What are we forgetting?
And as I’m reminded that this column is supposed to be about video discs, here are some announcements that came in this week…
Janus Films has a new theatrical trailer up on vimeo for Sergei Bondarchuk’s 9-hour classic War and Peace. The quality looks incredible — they even use the God’s Eye battlefield shot. The old Mosfilm DVD was passable, but this is really something.

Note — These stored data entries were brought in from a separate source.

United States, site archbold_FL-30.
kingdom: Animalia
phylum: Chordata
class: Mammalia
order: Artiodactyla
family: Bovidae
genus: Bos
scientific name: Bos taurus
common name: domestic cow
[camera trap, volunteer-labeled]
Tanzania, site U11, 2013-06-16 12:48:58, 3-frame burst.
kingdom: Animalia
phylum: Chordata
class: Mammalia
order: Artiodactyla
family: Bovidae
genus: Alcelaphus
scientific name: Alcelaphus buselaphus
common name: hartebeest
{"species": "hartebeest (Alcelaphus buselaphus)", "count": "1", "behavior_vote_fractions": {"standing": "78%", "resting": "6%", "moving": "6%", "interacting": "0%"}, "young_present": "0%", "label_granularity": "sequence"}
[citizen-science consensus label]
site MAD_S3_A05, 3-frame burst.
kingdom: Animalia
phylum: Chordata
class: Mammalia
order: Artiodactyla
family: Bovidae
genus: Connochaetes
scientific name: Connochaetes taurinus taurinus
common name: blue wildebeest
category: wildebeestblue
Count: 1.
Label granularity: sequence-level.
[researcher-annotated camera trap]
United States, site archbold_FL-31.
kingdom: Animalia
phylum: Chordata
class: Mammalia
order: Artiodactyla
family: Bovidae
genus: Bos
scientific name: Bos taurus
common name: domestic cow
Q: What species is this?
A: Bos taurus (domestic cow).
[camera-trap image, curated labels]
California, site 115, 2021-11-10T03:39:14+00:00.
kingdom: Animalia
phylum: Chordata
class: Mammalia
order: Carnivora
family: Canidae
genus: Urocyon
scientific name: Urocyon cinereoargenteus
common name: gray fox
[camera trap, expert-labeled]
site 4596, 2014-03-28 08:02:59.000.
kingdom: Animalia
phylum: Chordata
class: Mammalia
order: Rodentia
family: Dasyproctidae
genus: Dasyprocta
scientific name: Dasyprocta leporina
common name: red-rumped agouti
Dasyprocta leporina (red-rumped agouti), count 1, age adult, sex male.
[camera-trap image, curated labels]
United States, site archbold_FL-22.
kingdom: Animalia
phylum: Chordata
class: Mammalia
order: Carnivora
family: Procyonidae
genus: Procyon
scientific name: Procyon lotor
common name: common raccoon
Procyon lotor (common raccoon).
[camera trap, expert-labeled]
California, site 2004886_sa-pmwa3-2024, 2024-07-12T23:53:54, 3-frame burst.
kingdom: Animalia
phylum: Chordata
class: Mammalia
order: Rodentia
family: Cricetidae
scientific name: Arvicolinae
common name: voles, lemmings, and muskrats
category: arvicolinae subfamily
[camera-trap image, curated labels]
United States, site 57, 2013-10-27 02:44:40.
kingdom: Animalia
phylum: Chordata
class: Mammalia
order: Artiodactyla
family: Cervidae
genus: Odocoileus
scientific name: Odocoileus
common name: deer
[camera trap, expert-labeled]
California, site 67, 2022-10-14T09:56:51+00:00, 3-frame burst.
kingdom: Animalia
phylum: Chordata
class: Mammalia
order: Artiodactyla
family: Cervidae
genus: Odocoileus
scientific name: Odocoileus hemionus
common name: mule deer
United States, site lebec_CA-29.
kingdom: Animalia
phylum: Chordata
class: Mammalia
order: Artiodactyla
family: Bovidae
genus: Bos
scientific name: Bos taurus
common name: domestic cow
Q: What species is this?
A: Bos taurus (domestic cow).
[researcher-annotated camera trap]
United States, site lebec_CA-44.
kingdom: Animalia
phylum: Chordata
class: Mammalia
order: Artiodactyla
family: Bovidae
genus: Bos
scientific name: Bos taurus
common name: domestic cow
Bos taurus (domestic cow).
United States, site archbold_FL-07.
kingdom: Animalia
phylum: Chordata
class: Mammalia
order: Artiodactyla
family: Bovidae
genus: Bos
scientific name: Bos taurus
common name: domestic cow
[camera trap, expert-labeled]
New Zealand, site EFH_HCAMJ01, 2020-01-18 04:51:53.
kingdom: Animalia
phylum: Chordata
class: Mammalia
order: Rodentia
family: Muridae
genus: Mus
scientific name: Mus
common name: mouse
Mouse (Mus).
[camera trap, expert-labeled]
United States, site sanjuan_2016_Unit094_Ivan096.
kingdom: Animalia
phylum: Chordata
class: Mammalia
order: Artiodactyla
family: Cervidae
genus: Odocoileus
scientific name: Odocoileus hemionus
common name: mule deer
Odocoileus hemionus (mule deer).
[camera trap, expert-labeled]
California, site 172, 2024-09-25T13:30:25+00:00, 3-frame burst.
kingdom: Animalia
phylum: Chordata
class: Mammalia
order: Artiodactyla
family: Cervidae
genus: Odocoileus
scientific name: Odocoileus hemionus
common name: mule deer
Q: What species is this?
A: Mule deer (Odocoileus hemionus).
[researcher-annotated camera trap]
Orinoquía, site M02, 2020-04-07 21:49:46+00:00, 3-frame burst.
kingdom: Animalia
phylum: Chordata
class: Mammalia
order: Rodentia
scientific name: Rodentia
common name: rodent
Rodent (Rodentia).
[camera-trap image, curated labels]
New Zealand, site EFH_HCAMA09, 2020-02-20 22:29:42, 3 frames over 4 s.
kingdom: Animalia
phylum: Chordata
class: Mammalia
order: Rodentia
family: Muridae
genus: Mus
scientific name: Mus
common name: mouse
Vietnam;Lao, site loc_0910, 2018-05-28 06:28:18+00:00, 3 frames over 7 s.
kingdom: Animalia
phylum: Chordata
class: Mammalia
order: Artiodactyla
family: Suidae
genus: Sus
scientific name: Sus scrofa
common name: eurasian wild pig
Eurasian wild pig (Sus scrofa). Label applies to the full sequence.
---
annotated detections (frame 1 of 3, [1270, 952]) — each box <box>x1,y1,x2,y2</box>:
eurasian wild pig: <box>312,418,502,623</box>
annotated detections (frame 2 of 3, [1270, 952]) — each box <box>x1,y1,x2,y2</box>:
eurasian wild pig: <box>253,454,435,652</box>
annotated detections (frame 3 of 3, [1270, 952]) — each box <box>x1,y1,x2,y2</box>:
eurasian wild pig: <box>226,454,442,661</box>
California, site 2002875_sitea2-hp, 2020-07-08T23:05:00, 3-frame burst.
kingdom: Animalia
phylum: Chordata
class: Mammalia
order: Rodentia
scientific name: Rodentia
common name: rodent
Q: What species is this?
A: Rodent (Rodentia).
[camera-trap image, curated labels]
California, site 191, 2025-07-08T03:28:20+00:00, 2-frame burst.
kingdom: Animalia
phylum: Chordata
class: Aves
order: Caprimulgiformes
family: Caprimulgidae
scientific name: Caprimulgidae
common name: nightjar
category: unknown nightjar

Flicker Alley has two announcements: The elusive Technirama-Cinerama film The Golden Head coming out on Blu-ray, restored by David Strohmaier and presented in the Smilebox format, is slated for March 5. Then, on March 26 comes The Flying Clipper (Mediterranean Holiday), an early ‘sixties travelogue filmed in 65mm, noted for its coverage of the Monaco Formula 1 race. The stereo track has been redesigned in Dolby Atmos.
There’s also The Alligator People, May 28, from Scream Factory; and Arrow has John Farrow’s film noir The Big Clock for May 14. Kino Lorber has leaked that they’ll be releasing Victor Halperin’s Supernatural with Carole Lombard, but no date has been given. All I’ve seen of the show is its poster, a real beauty. →
Kino’s March releases include the American Film Theater’s The Iceman Cometh, the Brazilian Macunaima and Kingdom of the Spiders; April with Kino brings, among many others, Rider on the Rain, Highway Patrolman, Becky Sharp, Bend of the River, The House of Seven Gables, The Strange Door, and a Fantomas 3-Film Collection.
We’re eagerly awaiting Twilight Time’s February titles — The Admirable Crichton, Will Success Spoil Rock Hunter?, Talk Radio and Bedazzled, all February 19. They recently announced April’s TT bounty: Stagecoach (1966), Melvin and Howard, The Paper Chase and The Snake Pit. All are April 16.